Users need to direct their input towards the intended device, since many sensor-based interfaces attempt to infer interactions within the same space.

If gestures are being sensed by many devices at the same time, users may affect one (or more) systems unintentionally. This is called the Midas Touch problem. Other researchers have developed clutching techniques designed to overcome the Midas Touch problem, although these are not always practical if there is more than one gesture system at a time. My thesis investigated an alternative interaction technique, Rhythmic Gestures, which allow users to direct their input towards the one system they wish to interact with, via spatial and temporal coincidence (or motion correlation). This interaction technique can be used by many systems at once with little interference.

Rhythmic gestures

Rhythmic gestures are simple hand movements that are repeated in time with an animation, shown to the user on a visual display. These gestures consist of a movement and an interval: for example, a user may move their hand repeatedly from side to side, every 500ms, or they may move their hand up and down, every 750ms. The image below shows how an interactive light display could be used to show users a side-to-side gesture movement. The animations could also be shown on the screen, if necessary. Users can perform a rhythmic gesture by following the animation, in time, with their hand.

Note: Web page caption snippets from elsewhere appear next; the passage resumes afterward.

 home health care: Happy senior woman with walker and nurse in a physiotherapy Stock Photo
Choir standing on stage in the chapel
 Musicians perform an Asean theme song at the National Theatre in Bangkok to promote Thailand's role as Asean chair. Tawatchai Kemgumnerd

An example of how a touchless gesture interface can convey the spatial and temporal characteristics of a rhythmic gesture, even if no screen is visible or available.

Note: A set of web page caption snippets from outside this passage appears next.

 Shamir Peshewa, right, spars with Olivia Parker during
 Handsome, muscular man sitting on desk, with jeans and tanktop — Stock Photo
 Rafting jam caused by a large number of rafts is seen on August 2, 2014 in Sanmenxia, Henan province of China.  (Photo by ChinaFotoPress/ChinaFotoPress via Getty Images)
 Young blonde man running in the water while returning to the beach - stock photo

This interaction technique can be used to direct input. If every gesture-sensing system looks for a different rhythmic gesture, then users can use that gesture to show which system they want to interact with. This overcomes the Midas Touch problem, as it informs the other systems that input is not intended for them. My thesis [1] and CHI 2016 paper [2] describe evaluations of this interaction technique. I found that users could successfully perform rhythmic gestures, even without feedback about their hand movements.

Rhythmic micro-gestures

I extended the rhythmic gesture concept to use micro-gesture movements, very small movements of the hand. For example, tapping the thumb off the side of the hand or opening and closing all fingers at once. These could be especially useful for interacting discreetly with mobile devices while in public or on-the-go. My ICMI 2017 paper [4] describes a user study into their performance, finding that users could use them successfully with just audio feedback to convey the rhythm.

Videos

A video demonstration of the interaction techniques described here:

The 30-second preview video for the CHI 2016 paper:

Summary

To address an in-air gesture system, users need to know where to perform gestures and they need to know how to direct their input towards the system. My research investigated two techniques (sensor strength and rhythmic gestures) that help users solve these problems. I evaluated the techniques individually and found them successful. I also combined them, creating a single technique which shows users how to direct their input while also helping them find where to gesture. Evaluation of the combined technique found that performance was also good, with users rating the interaction as easy to use. Together, these techniques could be used to help users address in-air gesture systems.

References

[1] Interaction techniques with novel multimodal feedback for addressing gesture-sensing systems
E. Freeman.
In PhD Thesis, University of Glasgow. 2016.

[2] Do That, There: An Interaction Technique for Addressing In-Air Gesture Systems
E. Freeman, S. Brewster, and V. Lantz.
In Proceedings of the 34th Annual ACM Conference on Human Factors in Computing Systems – CHI ’16, 2319-2331. 2016.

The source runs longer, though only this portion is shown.